Friedrich-Baur-Stiftung
Friedrich Baur Stiftung (Friedrich-Baur-GmbH) | |
---|---|
Rechtsform | rechtsfähige Stiftung bürgerlichen Rechts |
Gründung | 1953 |
Gründer | Friedrich Baur |
Sitz | Burgkunstadt |
Vorsitz | Georg Freiherr von Waldenfels |
Geschäftsführung | Otmar Fugmann |
Stiftungskapital | 206 Mio. EUR (2018, FB-GmbH) |
Beschäftigte | 10 (2018, FB-GmbH) |
Website | www.baur-stiftung.de |
Die Friedrich-Baur-Stiftung ist eine 1953 gegründete, gemeinnützige und rechtsfähige öffentliche Stiftung des bürgerlichen Rechts mit Sitz in Burgkunstadt. Stiftungszweck ist die Förderung der Forschung und Verbesserung der Krankenbehandlung in der medizinischen Fakultät der Universität München, insbesondere der Erforschung der spitalen Kinderlähmung sowie Förderung der Aufgaben der Bayerischen Akademie der Schönen Künste.[1] Die Stiftung war Alleinerbin des Vermögens von Friedrich Baur. Die Stiftung hält als wesentlichen Vermögensgegenstand 51 % der Anteile an der Baur Versand GmbH & Co. KG.

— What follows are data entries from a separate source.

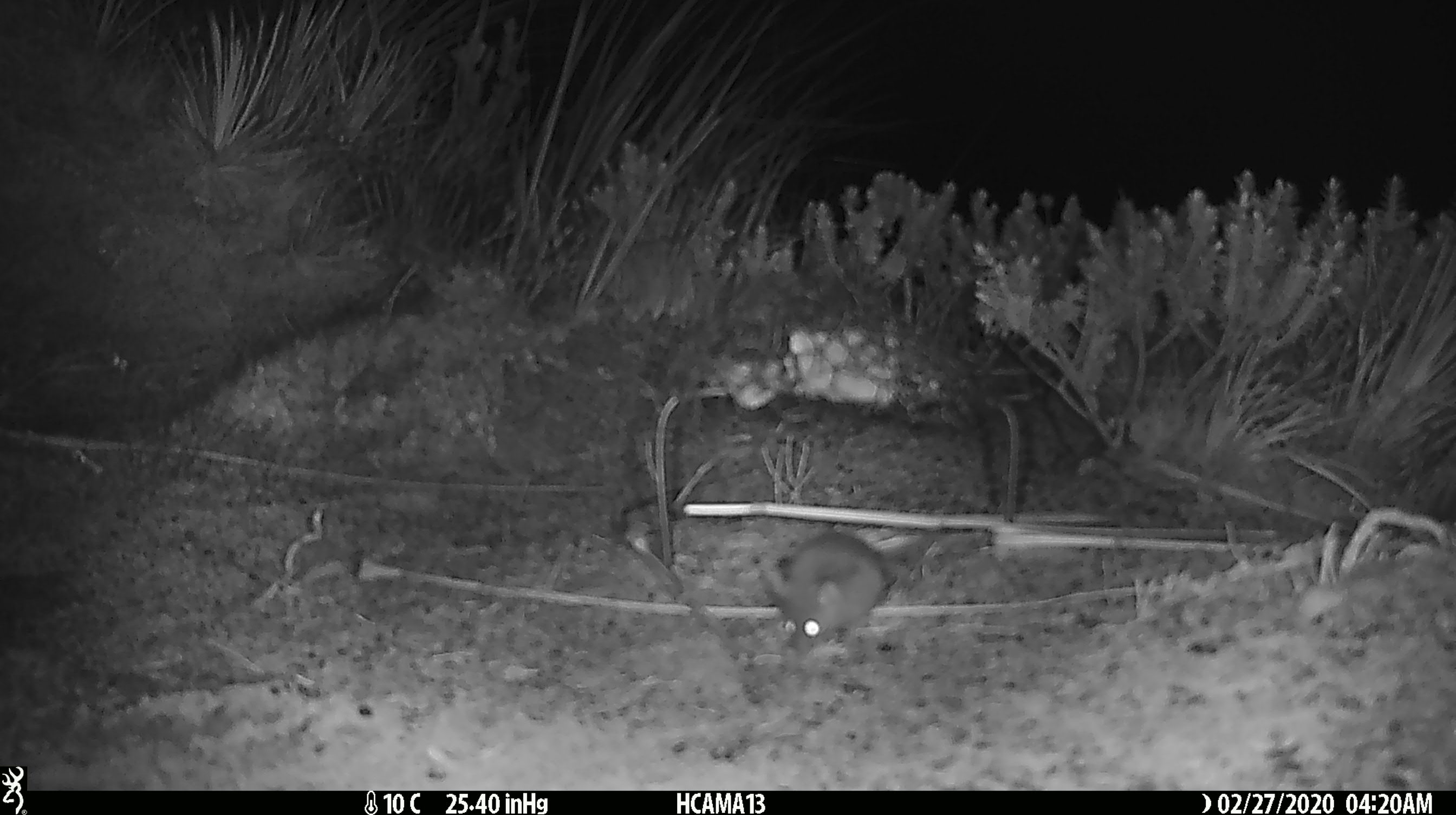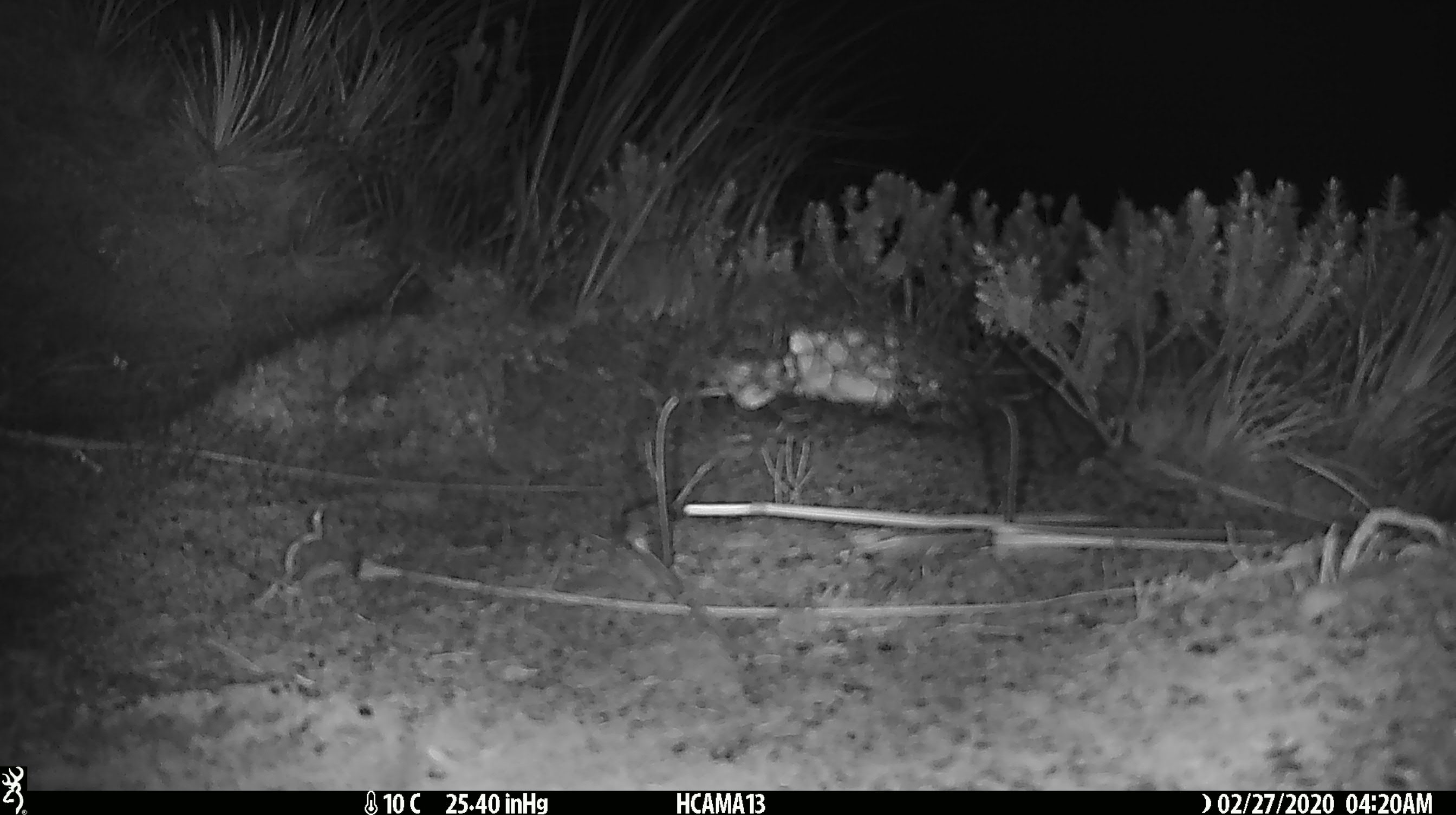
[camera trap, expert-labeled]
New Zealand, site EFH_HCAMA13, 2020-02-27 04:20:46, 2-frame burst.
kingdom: Animalia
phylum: Chordata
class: Mammalia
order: Rodentia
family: Muridae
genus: Mus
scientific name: Mus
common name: mouse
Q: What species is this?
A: Mouse (Mus).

Geschichte und Strukturveränderungen
[Bearbeiten | Quelltext bearbeiten]Mit Urkunde vom 14. Februar 1953 begannen die Eheleute Baur und Frau Baurs Schwester Kunigunde Schuh ihren Nachlass im Sinne der Gemeinnützigkeit zu regeln. Sie gründeten die Stiftung und statteten sie mit einem Kapital von 10.000 DM und einem freien Zuschuss von 250.000 DM aus – bereits mit dem oben genannten Stiftungszweck.[2] Die Interessen des Unternehmens Baur Versand GmbH sollten nach den Worten der Stifter immer im Vordergrund stehen, die Arbeitsplätzen erhalten bleiben und den so das operative Versandgeschäft den Ansprüchen der Stiftung vorgehen;[3] auch „sollten [niemals] fremde Kapitalinteressen das Unternehmen beherrschen und dadurch den Dienst am Kunden zugunsten unangemessenen Gewinnstrebens zurückdrängen“.[4] Noch in den Jahren bis 1957 erhielt die Stiftung 915.000 DM.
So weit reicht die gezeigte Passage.